Kartal escort geceleri, İstanbul’un kalabalığından uzak ama bir o kadar ağır bir sessizlik taşırdı. Sokak lambalarının solgun ışığı kaldırımlara vurur, tren kondomsuz yolundan geçen vagonların metal sesi, rüzgârla karışarak sokaklara yayılırdı. Yirmi dört yaşındaki Leyla, bu gecelerin içinde kaybolmuş bir hayat gibiydi. Genç yaşına rağmen, yüzündeki çizgiler sanki yılların yorgunluğunu taşıyordu.

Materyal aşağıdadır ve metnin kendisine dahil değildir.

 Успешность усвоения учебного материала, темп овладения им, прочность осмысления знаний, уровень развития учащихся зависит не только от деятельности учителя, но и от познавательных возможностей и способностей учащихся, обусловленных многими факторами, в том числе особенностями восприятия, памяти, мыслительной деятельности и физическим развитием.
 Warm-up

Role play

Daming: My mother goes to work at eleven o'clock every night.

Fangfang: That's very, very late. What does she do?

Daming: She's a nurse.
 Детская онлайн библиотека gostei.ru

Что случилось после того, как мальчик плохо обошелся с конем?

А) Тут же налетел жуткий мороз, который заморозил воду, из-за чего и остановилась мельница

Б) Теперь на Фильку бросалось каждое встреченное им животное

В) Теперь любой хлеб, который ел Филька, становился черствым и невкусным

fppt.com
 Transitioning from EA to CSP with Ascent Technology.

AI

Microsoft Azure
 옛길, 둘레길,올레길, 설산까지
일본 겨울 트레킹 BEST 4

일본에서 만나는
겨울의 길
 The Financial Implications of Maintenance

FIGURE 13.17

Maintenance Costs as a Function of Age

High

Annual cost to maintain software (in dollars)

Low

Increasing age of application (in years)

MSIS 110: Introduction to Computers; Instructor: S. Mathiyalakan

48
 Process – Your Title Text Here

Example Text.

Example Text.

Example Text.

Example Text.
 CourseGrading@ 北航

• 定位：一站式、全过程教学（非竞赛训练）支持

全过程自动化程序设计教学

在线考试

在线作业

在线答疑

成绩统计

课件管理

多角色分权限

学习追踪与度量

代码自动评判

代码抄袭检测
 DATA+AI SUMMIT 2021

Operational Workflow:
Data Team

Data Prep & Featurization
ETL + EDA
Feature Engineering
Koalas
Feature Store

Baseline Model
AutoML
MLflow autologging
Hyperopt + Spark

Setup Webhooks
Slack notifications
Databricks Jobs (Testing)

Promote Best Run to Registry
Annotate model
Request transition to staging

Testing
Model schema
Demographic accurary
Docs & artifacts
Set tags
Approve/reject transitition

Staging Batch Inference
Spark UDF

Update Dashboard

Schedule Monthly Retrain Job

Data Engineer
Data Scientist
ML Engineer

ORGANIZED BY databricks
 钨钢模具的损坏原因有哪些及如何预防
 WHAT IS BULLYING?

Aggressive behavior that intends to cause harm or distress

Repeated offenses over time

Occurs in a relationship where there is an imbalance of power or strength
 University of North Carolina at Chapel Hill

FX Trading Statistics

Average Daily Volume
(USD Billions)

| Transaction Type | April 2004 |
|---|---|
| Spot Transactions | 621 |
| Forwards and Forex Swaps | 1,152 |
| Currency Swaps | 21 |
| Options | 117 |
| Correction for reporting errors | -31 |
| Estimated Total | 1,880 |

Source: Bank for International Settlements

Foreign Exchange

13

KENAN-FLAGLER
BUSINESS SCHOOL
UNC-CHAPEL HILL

Leyla uzun zamandır Kartal escort yaşıyordu ama burada hiçbir zaman kendini “yaşayan” gibi hissetmemişti. Hayatı onu istemediği bir yola sürüklemiş, geçim sıkıntısı, borçlar, yalnızlık derken sonunda geceleri çalışmak zorunda kalan bir hayat kadını olmuştu. Bu bir tercih değildi; hayatın acımasızca önüne koyduğu bir zorunluluktu. Ne var ki herkes bunu böyle görmüyordu. İnsanların bakışlarının kucaktan inmeyen ardındaki yargıyı her gece hissediyor, buna rağmen yürümeye devam ediyordu.
Bir akşam, Kartal vip escort sahilinde rüzgâr sert eserken, Leyla gri montunu sıkıca kapatıp adımlarını hızlandırdı. İşini bitirip eve dönmeye çalışıyordu. Yorgundu, uykusuzdu, düşünmekten bile yorulmuştu. “Bir gün yine ben olacağım,” diye fısıldadı içinden. Bu cümle, karanlıkta tutunduğu tek şeydi.
Sahil yolunun ilerisinde bir kafe vardı. Geçerken her zaman içeriyi izlerdi; kahvelerini yudumlayan insanlar, kitap okuyan gençler… Sanki o dünyaya hiç ait olamamıştı. O gece kafeden bir gürültü duydu. Merakla başını çevirdiğinde, yerde düşmüş bir genç adam gördü. Yanında eli yüzü kanayan bir bisiklet vardı; muhtemelen düşmüştü.